Now that we have our accurate model and test data, we want to plot our decision regions.

from matplotlib import pyplot as plt
from matplotlib.patches import Patch

def plot_regions(model, X, y):
    
    x0 = X[X.columns[0]]
    x1 = X[X.columns[1]]
    qual_features = X.columns[2:]
    
    fig, axarr = plt.subplots(1, len(qual_features), figsize = (7, 3))

    # create a grid
    grid_x = np.linspace(x0.min(),x0.max(),501)
    grid_y = np.linspace(x1.min(),x1.max(),501)
    xx, yy = np.meshgrid(grid_x, grid_y)
    
    XX = xx.ravel()
    YY = yy.ravel()

    for i in range(len(qual_features)):
      XY = pd.DataFrame({
          X.columns[0] : XX,
          X.columns[1] : YY
      })

      for j in qual_features:
        XY[j] = 0

      XY[qual_features[i]] = 1

      p = model.predict(XY)
      p = p.reshape(xx.shape)
      
      
      # use contour plot to visualize the predictions
      axarr[i].contourf(xx, yy, p, cmap = "jet", alpha = 0.2, vmin = 0, vmax = 2)
      
      ix = X[qual_features[i]] == 1
      # plot the data
      axarr[i].scatter(x0[ix], x1[ix], c = y[ix], cmap = "jet", vmin = 0, vmax = 2)
      
      axarr[i].set(xlabel = X.columns[0], 
            ylabel  = X.columns[1], 
            title = qual_features[i])
      
      patches = []
      for color, spec in zip(["red", "green", "blue"], ["Adelie", "Chinstrap", "Gentoo"]):
        patches.append(Patch(color = color, label = spec))
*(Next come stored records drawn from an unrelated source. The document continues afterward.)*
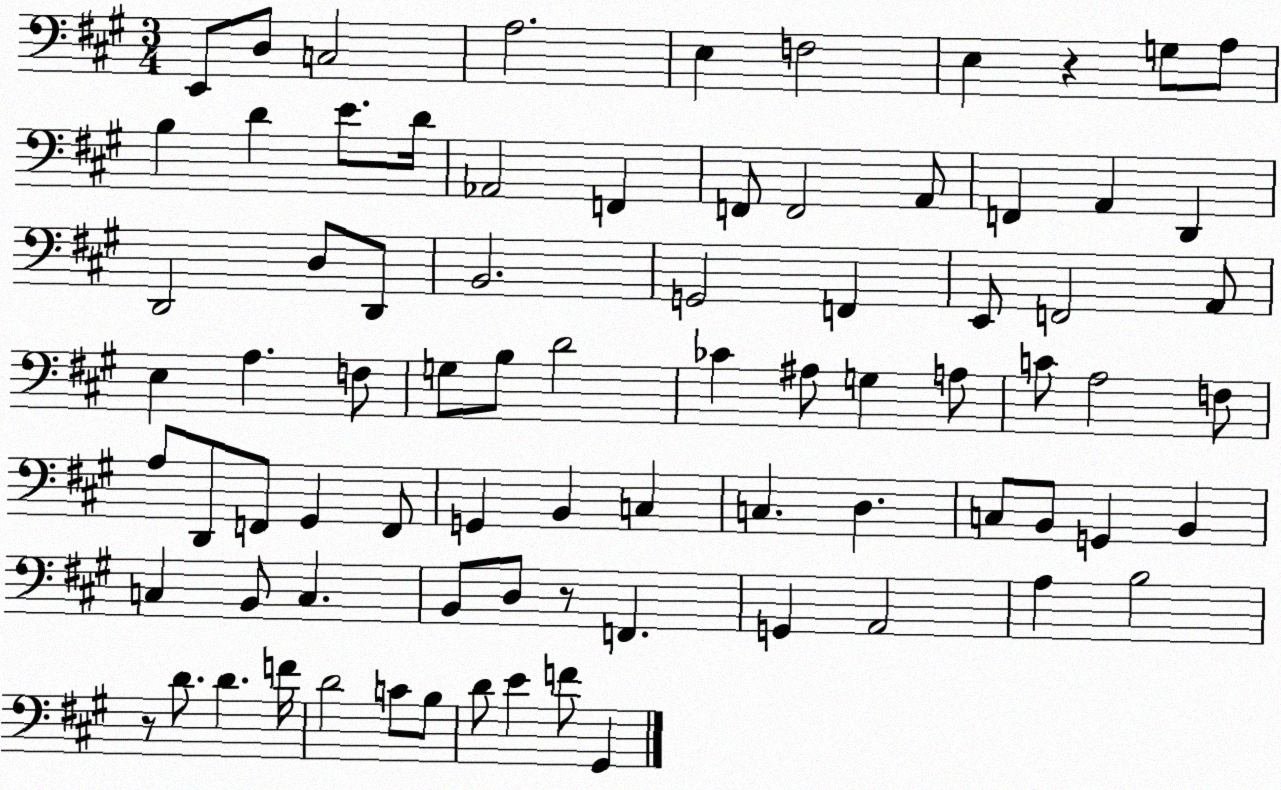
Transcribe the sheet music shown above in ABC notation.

X:1
T:Untitled
M:3/4
L:1/4
K:A
E,,/2 D,/2 C,2 A,2 E, F,2 E, z G,/2 A,/2 B, D E/2 D/4 _A,,2 F,, F,,/2 F,,2 A,,/2 F,, A,, D,, D,,2 D,/2 D,,/2 B,,2 G,,2 F,, E,,/2 F,,2 A,,/2 E, A, F,/2 G,/2 B,/2 D2 _C ^A,/2 G, A,/2 C/2 A,2 F,/2 A,/2 D,,/2 F,,/2 ^G,, F,,/2 G,, B,, C, C, D, C,/2 B,,/2 G,, B,, C, B,,/2 C, B,,/2 D,/2 z/2 F,, G,, A,,2 A, B,2 z/2 D/2 D F/4 D2 C/2 B,/2 D/2 E F/2 ^G,,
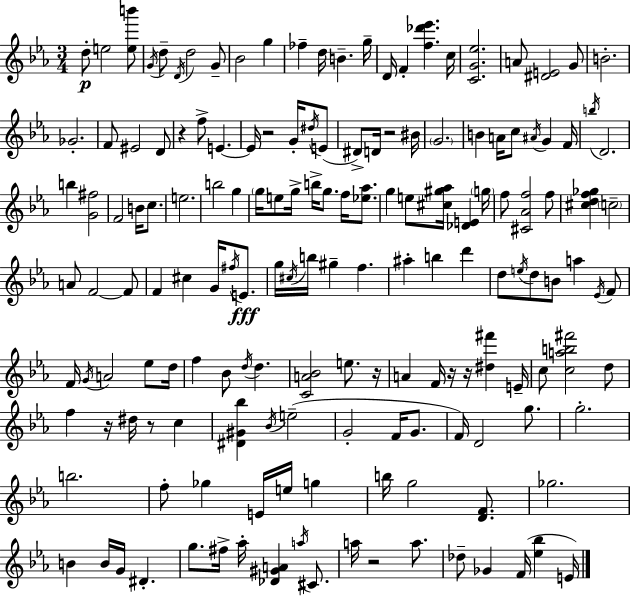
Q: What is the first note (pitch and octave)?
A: D5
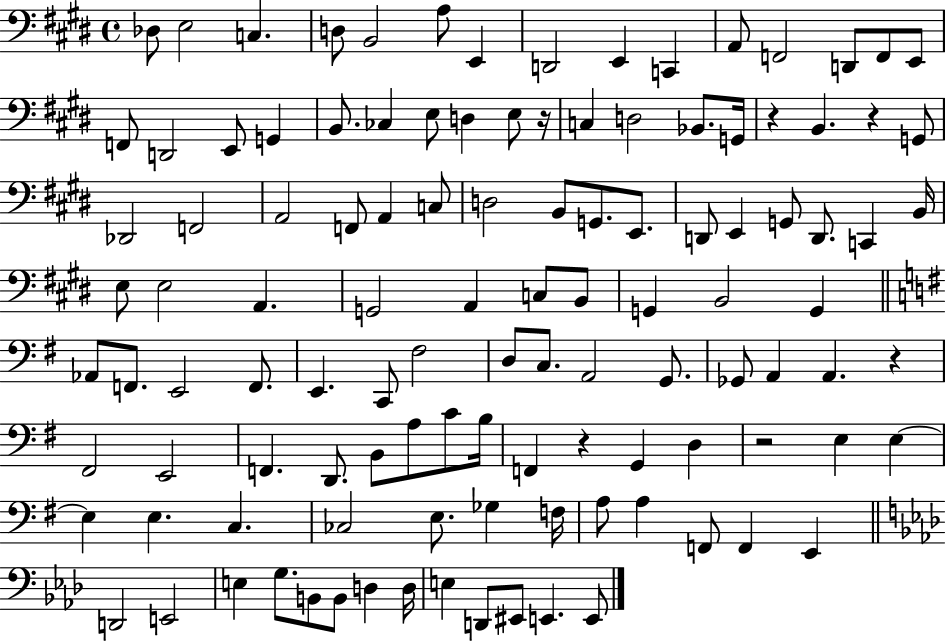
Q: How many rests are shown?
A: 6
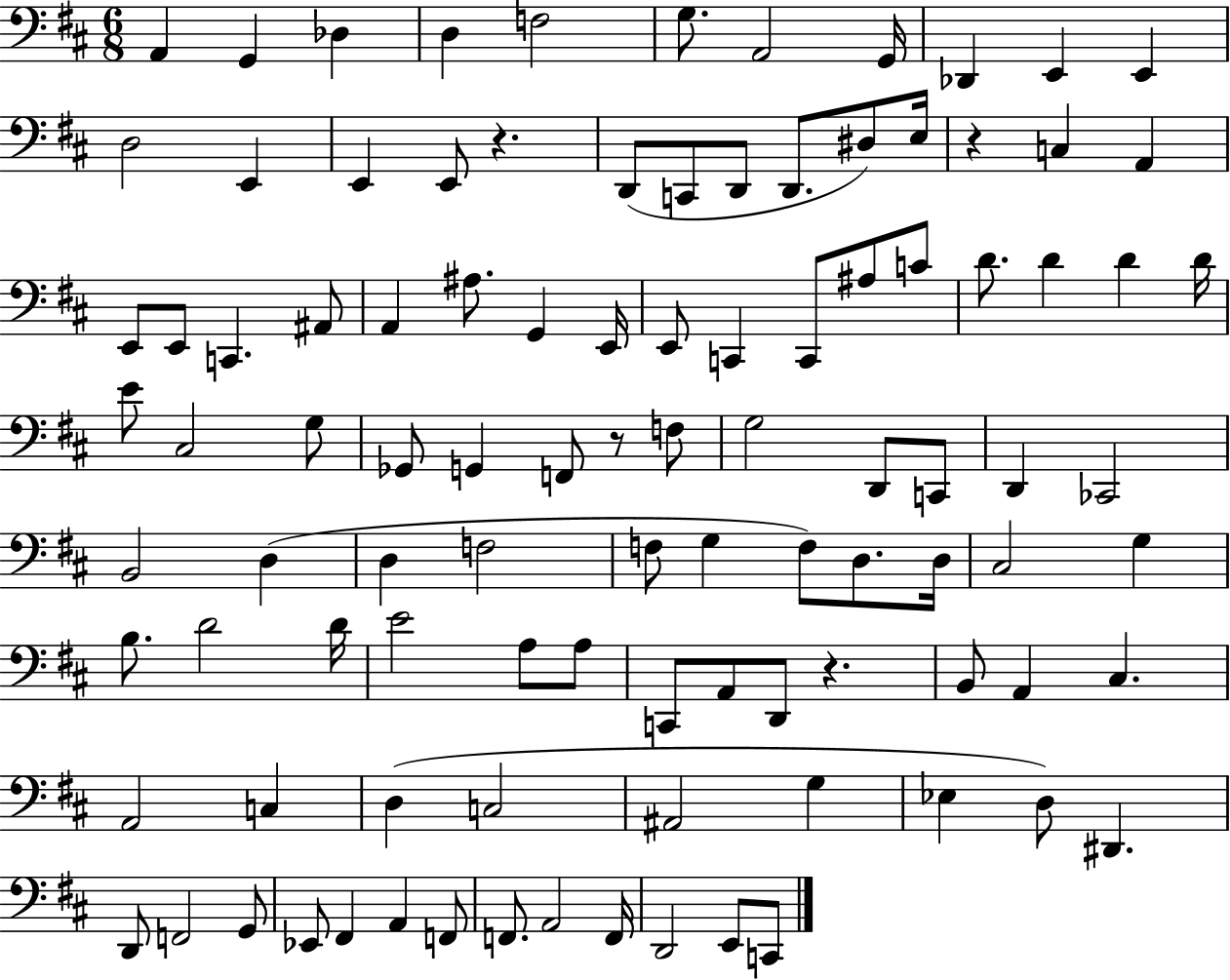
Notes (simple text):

A2/q G2/q Db3/q D3/q F3/h G3/e. A2/h G2/s Db2/q E2/q E2/q D3/h E2/q E2/q E2/e R/q. D2/e C2/e D2/e D2/e. D#3/e E3/s R/q C3/q A2/q E2/e E2/e C2/q. A#2/e A2/q A#3/e. G2/q E2/s E2/e C2/q C2/e A#3/e C4/e D4/e. D4/q D4/q D4/s E4/e C#3/h G3/e Gb2/e G2/q F2/e R/e F3/e G3/h D2/e C2/e D2/q CES2/h B2/h D3/q D3/q F3/h F3/e G3/q F3/e D3/e. D3/s C#3/h G3/q B3/e. D4/h D4/s E4/h A3/e A3/e C2/e A2/e D2/e R/q. B2/e A2/q C#3/q. A2/h C3/q D3/q C3/h A#2/h G3/q Eb3/q D3/e D#2/q. D2/e F2/h G2/e Eb2/e F#2/q A2/q F2/e F2/e. A2/h F2/s D2/h E2/e C2/e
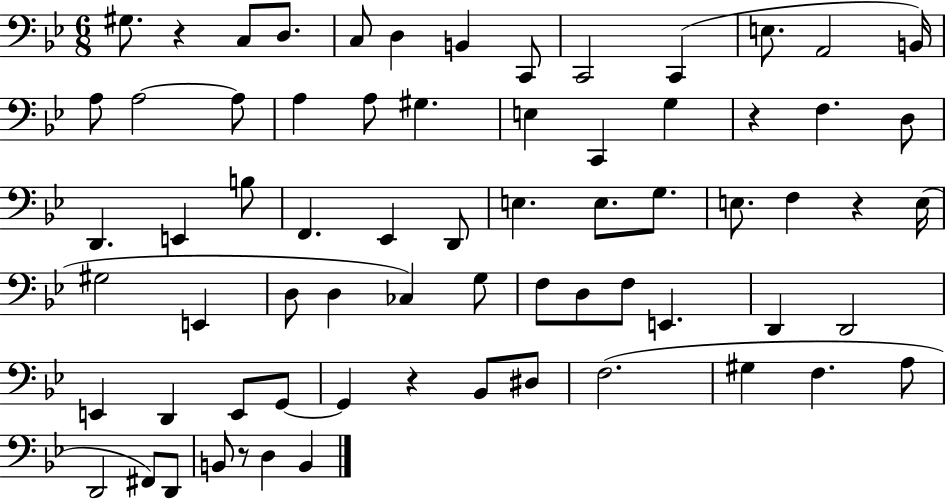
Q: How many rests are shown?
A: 5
      plt.legend(title = "Species", handles = patches, loc = "best")
      
      plt.tight_layout()

plot_regions(LR, X_train[columns], y_train)

Plotting our decision regions provides a good visualization of our model and the reasoning behind its decisions. For each island, there is enough distinction between our quantitative features to provide accurate classification.

Confusion Matrix

Another way to get a good indication of our model and its accuracy is to create a confusion matrix:

from sklearn.metrics import confusion_matrix

prediction = LR.predict(X_test[columns])

confusion_matrix = confusion_matrix(y_test, prediction)

print(confusion_matrix)

[[31  0  0]
 [ 0 11  0]
 [ 0  0 26]]

The result of our confusion matrix shows only values on the diagonal axis, revealing the models accuracy.

Discussion

Based on my exploration of various models and features, I concluded that a logistic regression model trained with high variance features Culmen Depth, Culmen Length and one qualitative feature, Island, produces a 100% accurate model for classifying Palmer penguins. One thing that I learned from this exploration is the importance of steps like cross validation. Although on the surface, some models— for example our decision tree—we’re more accurate, cross validation reveals they were less so due to over-fitting and the nature of the dataset. I also learned the importance of data visualization in finding correct features and discerning trends in the data. Also revealing the decision regions of the model helps me understand why certain features work. There are many steps for determining the right classification model, and many of these steps can lead to interesting and surprising discoveries.